▶ What you are asked to do:
Copy every row's caption text word for word, leaving out the pictures.

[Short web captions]
BEGIN

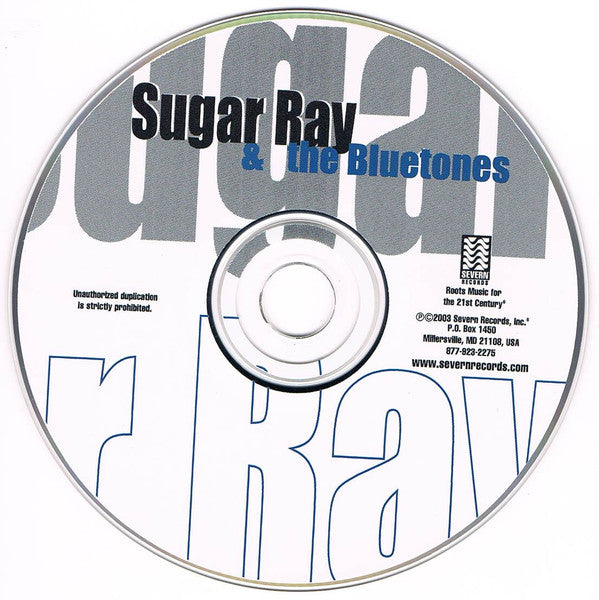 sugar-ray-&-the-bluetones-featuring-monster-mike-welch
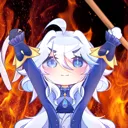furifire furifire
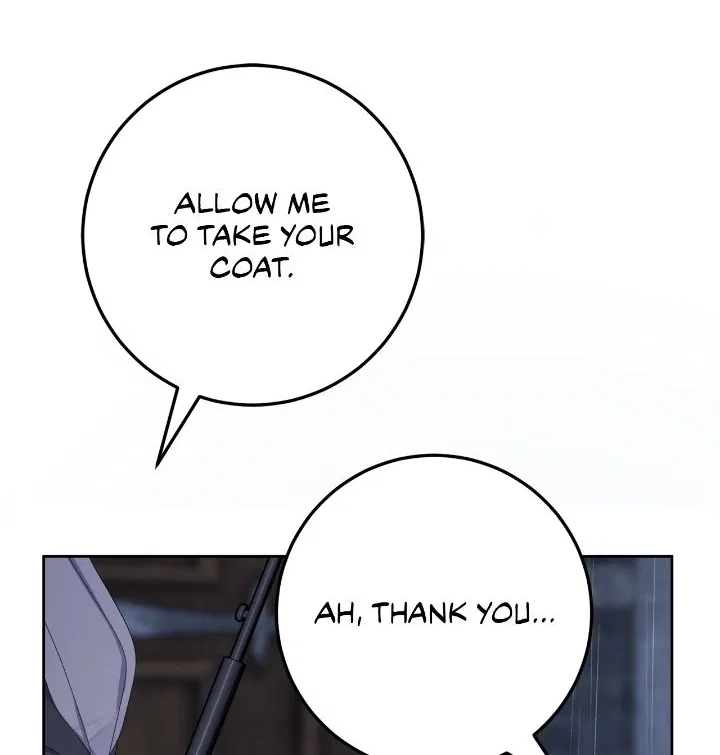 I Captured The Tyrant's Heart Chapter 60 – Page 15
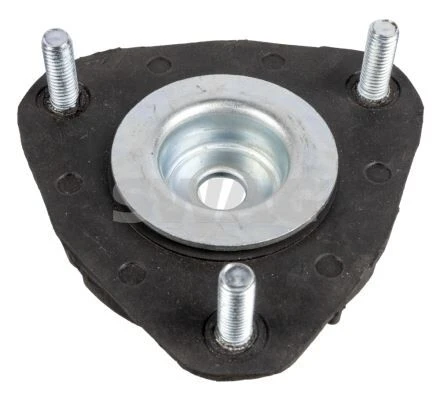 TERMOSTAT 88 C BMW B47 F10 F20 F30 F45 F46 F48 F32 F33 F34 F36 F39 F25 F26 G01 G01 F15 MINI F54 F55 F56 F57 F60  11518588945 ürün görseli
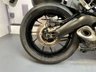USED 2016 66 YAMAHA TRACER 900 ABS - BUY ONLINE 24 HRS A DAY - FINANCE AVAILABLE - ALL TYPES OF CREDIT ACCEPTED WITH SHAD HARD PANNIERS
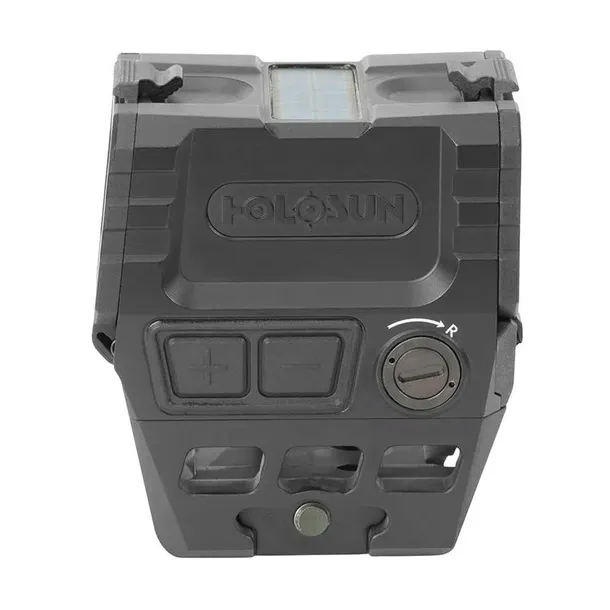 kolimator-holosun-aems-green-dot-aems-221301-kod-producenta-aems-221301-stan-nowy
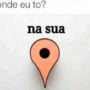 memes para mandar para o crush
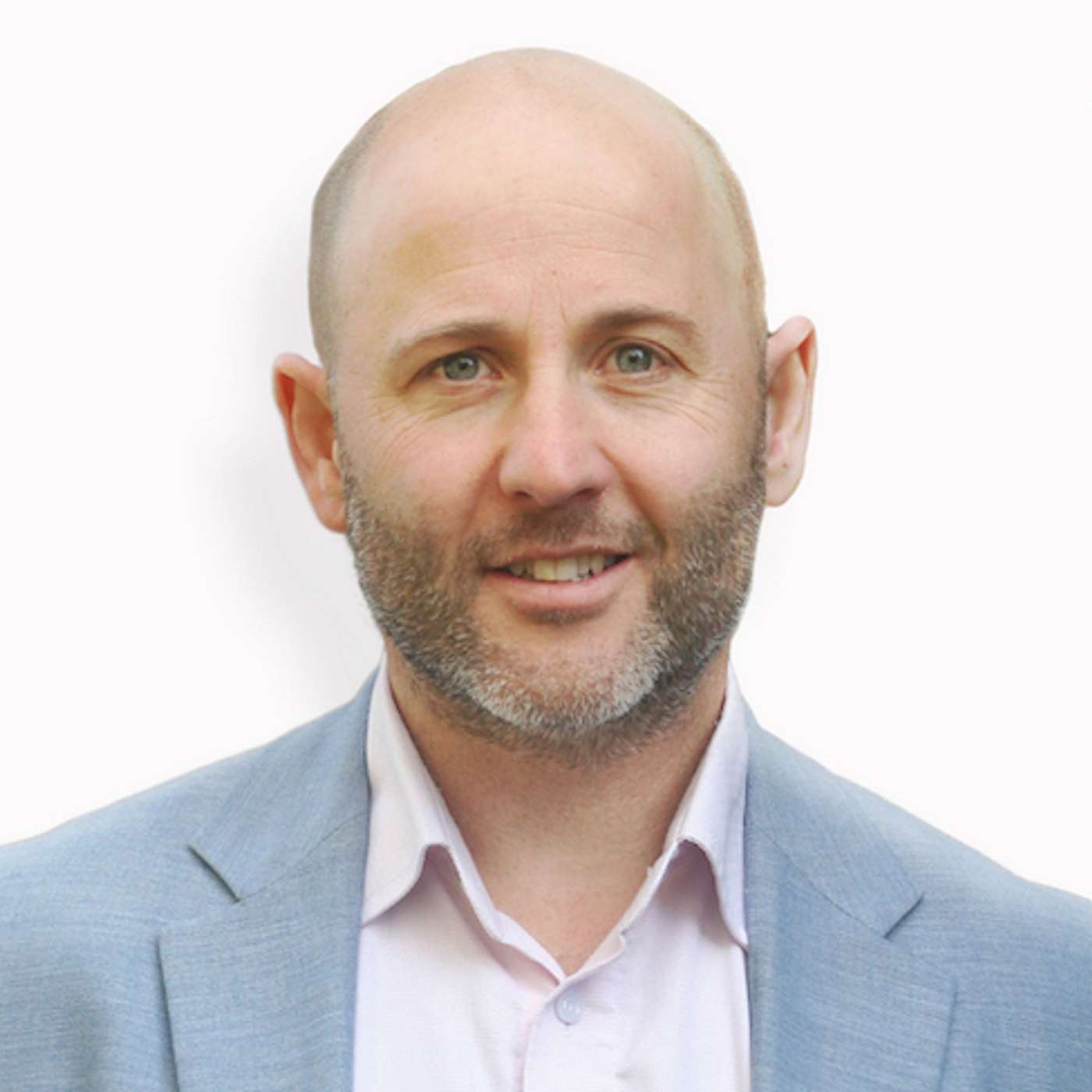 TaPod - We Talk Talent Acquisition.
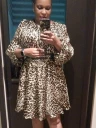 Fridah, 41&nbsp;lat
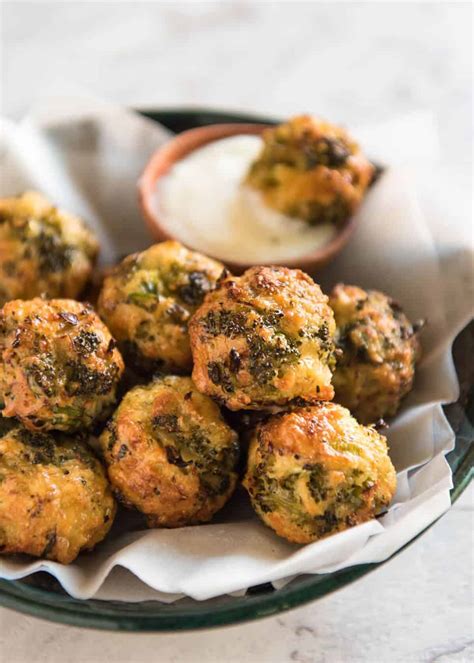 baked-broccoli-cheese-balls-recipetin-eats image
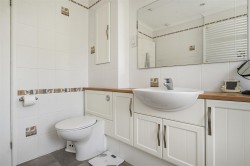 Images for Ashmead Drive, Hardwick, Cambridge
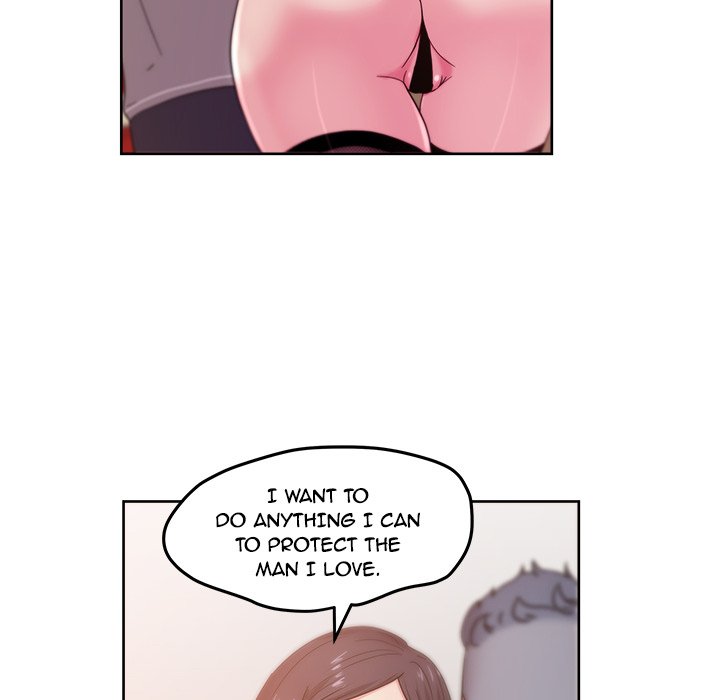 Soojung's Comic Store - episode 46 - 10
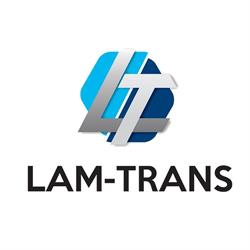 Lam-Trans Wulkanizacja, Mechanika Samochodowa, Klimatyzacje, Transport, Pomieczyno godziny otwarcia
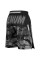 Шорти Venum Tactical Training Shorts Urban Camo Black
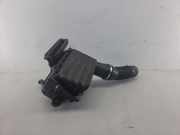 Luftfiltergehäuse 5Q0129607BD Seat Ibiza V (KJB) Schrägheck 5-drs 1.0 TSI 12V (DUSB) 2025-05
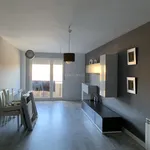 Alquilo 3 dormitorio casa de 126 m² en León
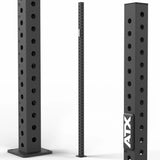 ATX® RIG Upright Tube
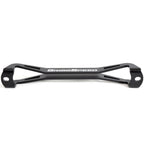 GrimmSpeed Lightweight Battery Tie Down, 2002-2026 WRX & 2004-2021 STi & BRZ/FR-S/86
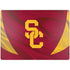 University of Southern California USC Trojans Jersey Surface Laptop 7 13.8in Skin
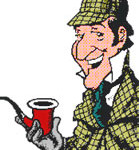 Sherlock_Holmes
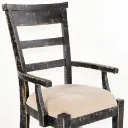 1605BS_Detail.webp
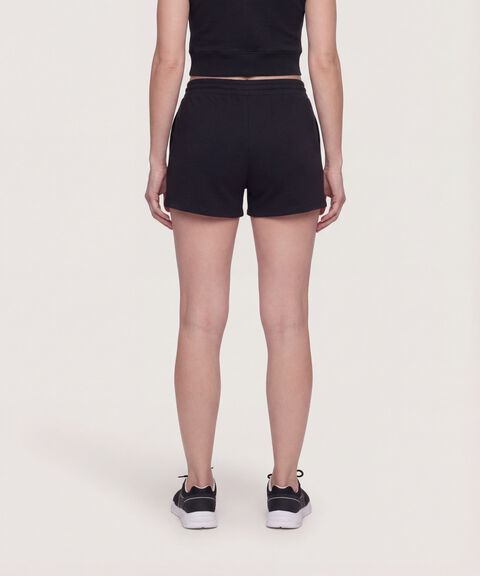 shorts mujeres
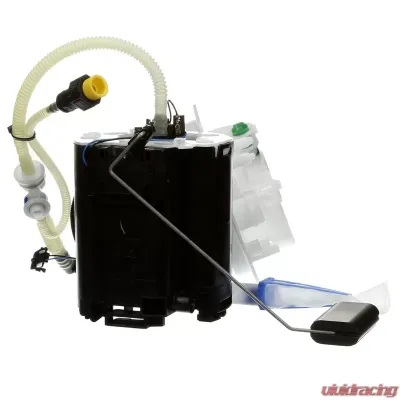 Delphi Fuel Pump Module Assembly Land Rover LR2 2008-2012 3.2L 6-Cyl - FG1697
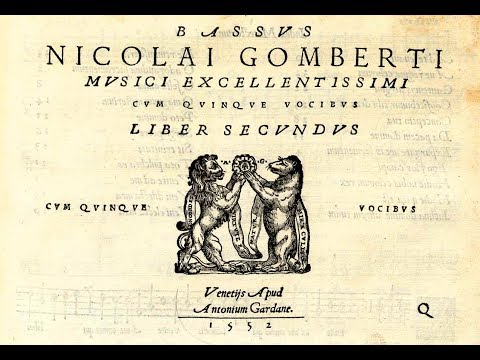 JOACHIM‘s DELIGHT | GOMBERT | beauty farm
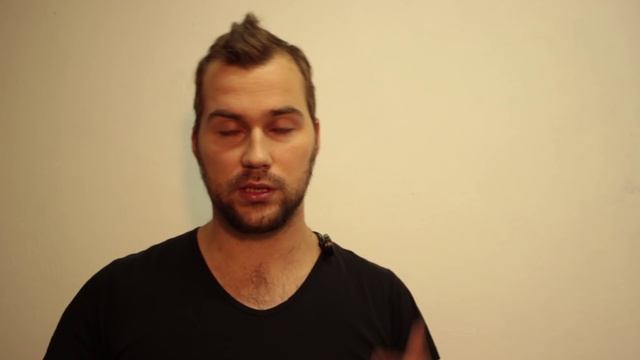 Терминал Киви Qiwi реальный опыт. Бизнес с нуля смотреть онлайн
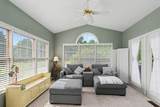 2995 Rolling Meadows Drive - Photo 10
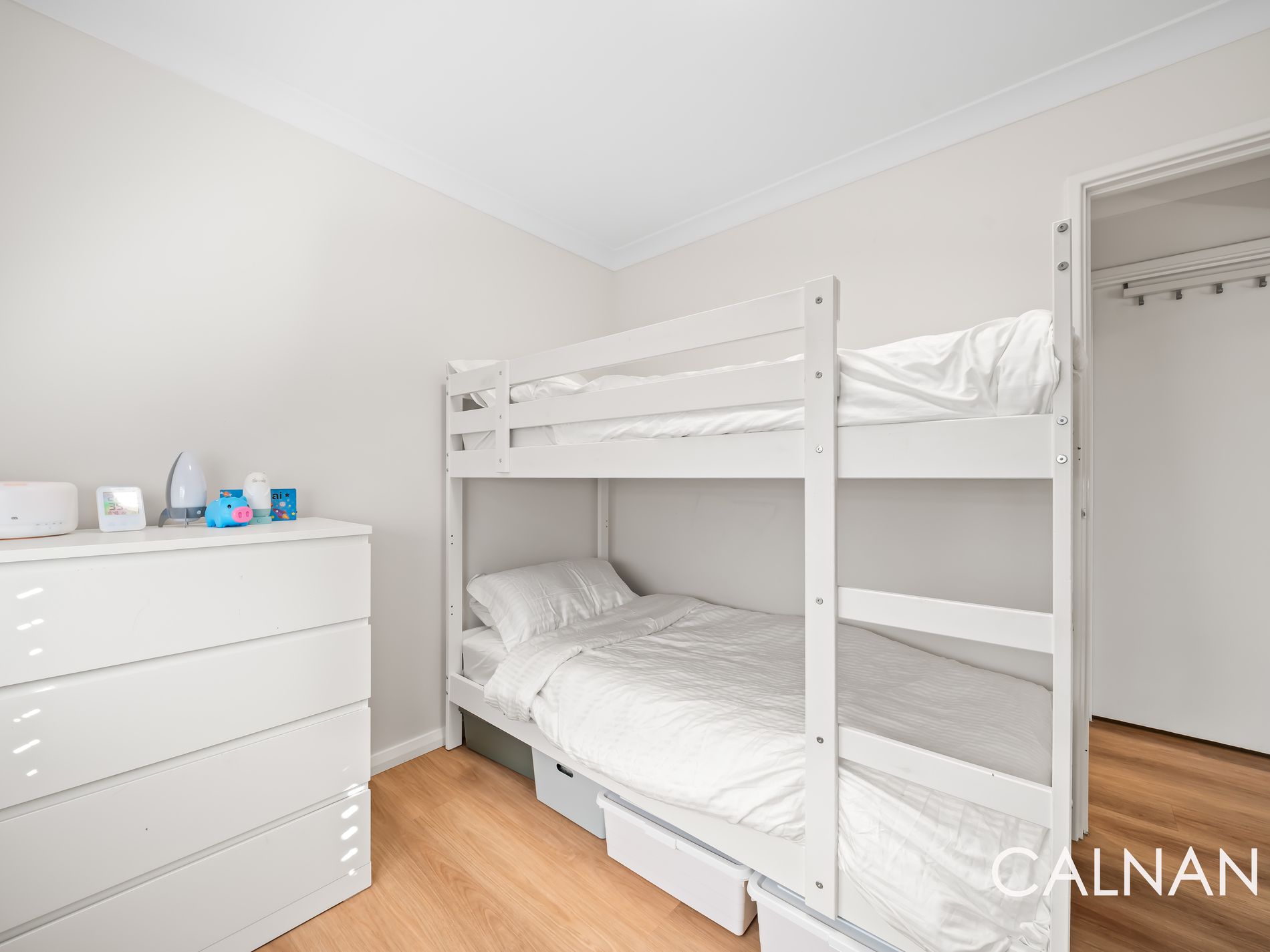 23 Collinson Way, Leeming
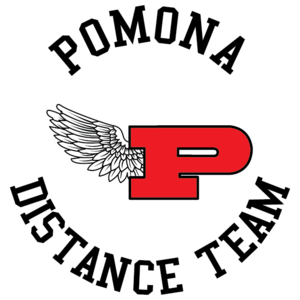 pomona.png Thumbnail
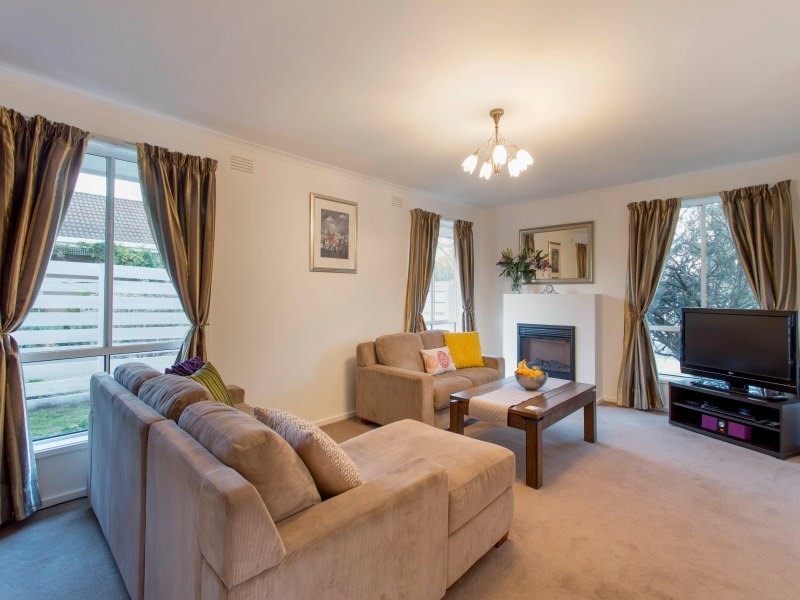 3/11-13 Johns Road, Mornington VIC 3931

END

▶ Completed task:
 sugar-ray-&-the-bluetones-featuring-monster-mike-welch
furifire furifire
 I Captured The Tyrant's Heart Chapter 60 – Page 15
 TERMOSTAT 88 C BMW B47 F10 F20 F30 F45 F46 F48 F32 F33 F34 F36 F39 F25 F26 G01 G01 F15 MINI F54 F55 F56 F57 F60  11518588945 ürün görseli
USED 2016 66 YAMAHA TRACER 900 ABS - BUY ONLINE 24 HRS A DAY - FINANCE AVAILABLE - ALL TYPES OF CREDIT ACCEPTED WITH SHAD HARD PANNIERS
 kolimator-holosun-aems-green-dot-aems-221301-kod-producenta-aems-221301-stan-nowy
 memes para mandar para o crush
 TaPod - We Talk Talent Acquisition.
 Fridah, 41&nbsp;lat
 baked-broccoli-cheese-balls-recipetin-eats image
 Images for Ashmead Drive, Hardwick, Cambridge
 Soojung's Comic Store - episode 46 - 10
 Lam-Trans Wulkanizacja, Mechanika Samochodowa, Klimatyzacje, Transport, Pomieczyno godziny otwarcia
 Шорти Venum Tactical Training Shorts Urban Camo Black
 Luftfiltergehäuse 5Q0129607BD Seat Ibiza V (KJB) Schrägheck 5-drs 1.0 TSI 12V (DUSB) 2025-05
 Alquilo 3 dormitorio casa de 126 m² en León
 ATX® RIG Upright Tube
 GrimmSpeed Lightweight Battery Tie Down, 2002-2026 WRX & 2004-2021 STi & BRZ/FR-S/86
 University of Southern California USC Trojans Jersey Surface Laptop 7 13.8in Skin
 Sherlock_Holmes
 1605BS_Detail.webp
 shorts mujeres
 Delphi Fuel Pump Module Assembly Land Rover LR2 2008-2012 3.2L 6-Cyl - FG1697
 JOACHIM‘s DELIGHT | GOMBERT | beauty farm
 Терминал Киви Qiwi реальный опыт. Бизнес с нуля смотреть онлайн
 2995 Rolling Meadows Drive - Photo 10
 23 Collinson Way, Leeming
 pomona.png Thumbnail
 3/11-13 Johns Road, Mornington VIC 3931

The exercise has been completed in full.